Staff finial in the shape of a bird
Caribbean Plains (Zenú) – Early Period-200/1000 Cr. Google Arts And Culture
Nose ornament with danglers
Caribbean Plains (Zenú) – Early Period-200/1000 Cr. El Museo del Oro, Colombia
Pendant with birds. Zeú or Tairona. Early Period. 200-900 CE. Museum of Fine Arts Boston. Cr. Maria G. Acuna
Anthropo-zoomorphous pendant
Caribbean Plains (Zenú) – Late Period1000/1600. Cr. El Museo del Oro, Colombia
Gold earrings. Zenu -200-1000 CE. Cr. Museo del Oro

In the figure of a shamanic dancer, this pendant is made of tumbaga, a gold and copper alloy, with the cire perdue (lost wax) casting method. A model made of beeswax was covered with clay to form a mold, heated to remove the wax while preserving its shape in the mold, and finally transformed into metal by pouring melted metal into the hollow shape. In Conquest times, Spaniards thought that Indian goldsmiths could melt gold with some plants: the proof was that fingerprints could be seen on some objects. The pattern on this pendant seems, however, to be that of a textile used to work the beeswax. (3)

The Tairona

The Tairona inhabited northern Colombia in the isolated mountain range of Sierra Nevada de Santa Marta (current Magdalena Department, northern Colombia). They created a wide variety of gold alloy objects using the lost-wax technique as well. These typical Tairona figures depict animal faces and fantastical headdresses suggesting the portrayal of transformed beings. These beings (shamans) act as intermedaries between the community and the supernatural.

I saw all these at the Museum of Fine Arts in Boston:

One thing I read about related to the Tairona and their descendants called The Kogi is that there is an incredible ancient site called “Teyuna.” In Spanish known as “La Ciudad Perdida” (The Lost City) This site in the Sierra Nevada de Santa Marta of Colombia is believed to have been founded about 800 CE. If so, Ciudad Perdida predates Machu Picchu by about 650 years! They are still confirming this…

Ciudad Perdida was discovered in 1972 by Los Sepúlvedas, a group of local treasure looters. Los Sepúlvedas were a small family of looters living in Colombia. The family often went hunting in the forests, and one day they shot a wild turkey. While retrieving the turkey, they noticed it had fallen on a series of stone steps rising up the mountainside.

Soon after, gold figures and ceramic urns from Ciudad Perdida began to appear on the local black market. This alerted archaeologists, and a team led by the director of the Instituto Colombiano de Antropología, reached the site in 1976. The site was reconstructed between 1976 and 1982. Although La Ciudad Perdida is an impressive site, it is not the only one of its kind. Only about 30–40% of the sites in the Sierra Nevada region have been explored. However, thanks to recent widespread lidar access, more and more of these sites are being discovered. (1)

Ready to see it? Let’s do it!

Incredible huh? I thought the same… how did they use it? who lived where? … so much we still don’t know hidden all over South America. In a way I pray that these places are preserved as we “discover” them.

> _Data segment_
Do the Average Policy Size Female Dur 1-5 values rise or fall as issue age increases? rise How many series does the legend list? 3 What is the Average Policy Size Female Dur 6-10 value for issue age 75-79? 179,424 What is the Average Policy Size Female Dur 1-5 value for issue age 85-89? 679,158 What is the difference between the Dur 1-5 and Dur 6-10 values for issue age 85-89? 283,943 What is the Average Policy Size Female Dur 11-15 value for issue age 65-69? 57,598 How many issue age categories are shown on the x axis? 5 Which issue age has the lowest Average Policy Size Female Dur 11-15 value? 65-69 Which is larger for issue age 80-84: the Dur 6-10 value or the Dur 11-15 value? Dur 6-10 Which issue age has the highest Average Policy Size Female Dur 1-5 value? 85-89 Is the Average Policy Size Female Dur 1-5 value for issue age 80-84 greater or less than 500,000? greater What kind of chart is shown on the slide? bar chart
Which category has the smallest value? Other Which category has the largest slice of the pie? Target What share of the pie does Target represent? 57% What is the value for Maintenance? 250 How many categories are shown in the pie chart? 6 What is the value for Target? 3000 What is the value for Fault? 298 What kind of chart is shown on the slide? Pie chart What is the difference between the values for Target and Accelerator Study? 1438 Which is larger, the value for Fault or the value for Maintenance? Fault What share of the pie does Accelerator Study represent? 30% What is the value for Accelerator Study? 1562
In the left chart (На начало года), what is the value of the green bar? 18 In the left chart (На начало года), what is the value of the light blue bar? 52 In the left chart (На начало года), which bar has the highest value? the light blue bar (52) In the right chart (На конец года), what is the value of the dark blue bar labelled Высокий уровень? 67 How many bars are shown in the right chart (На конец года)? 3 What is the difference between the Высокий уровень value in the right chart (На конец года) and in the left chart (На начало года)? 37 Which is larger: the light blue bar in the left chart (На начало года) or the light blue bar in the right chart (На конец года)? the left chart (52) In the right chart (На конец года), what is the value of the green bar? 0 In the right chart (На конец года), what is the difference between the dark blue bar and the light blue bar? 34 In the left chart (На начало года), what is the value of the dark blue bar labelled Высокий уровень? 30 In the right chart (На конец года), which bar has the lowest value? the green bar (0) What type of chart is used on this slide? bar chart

> _Aim of the task_
Copy the passage of the Tairona gold page from "Ciudad Perdida was" to "up the mountainside.", changing "turkey" to "deer" throughout. You can leave the lines above aside.

> _Reply_
Ciudad Perdida was discovered in 1972 by Los Sepúlvedas, a group of local treasure looters. Los Sepúlvedas were a small family of looters living in Colombia. The family often went hunting in the forests, and one day they shot a wild deer. While retrieving the deer, they noticed it had fallen on a series of stone steps rising up the mountainside.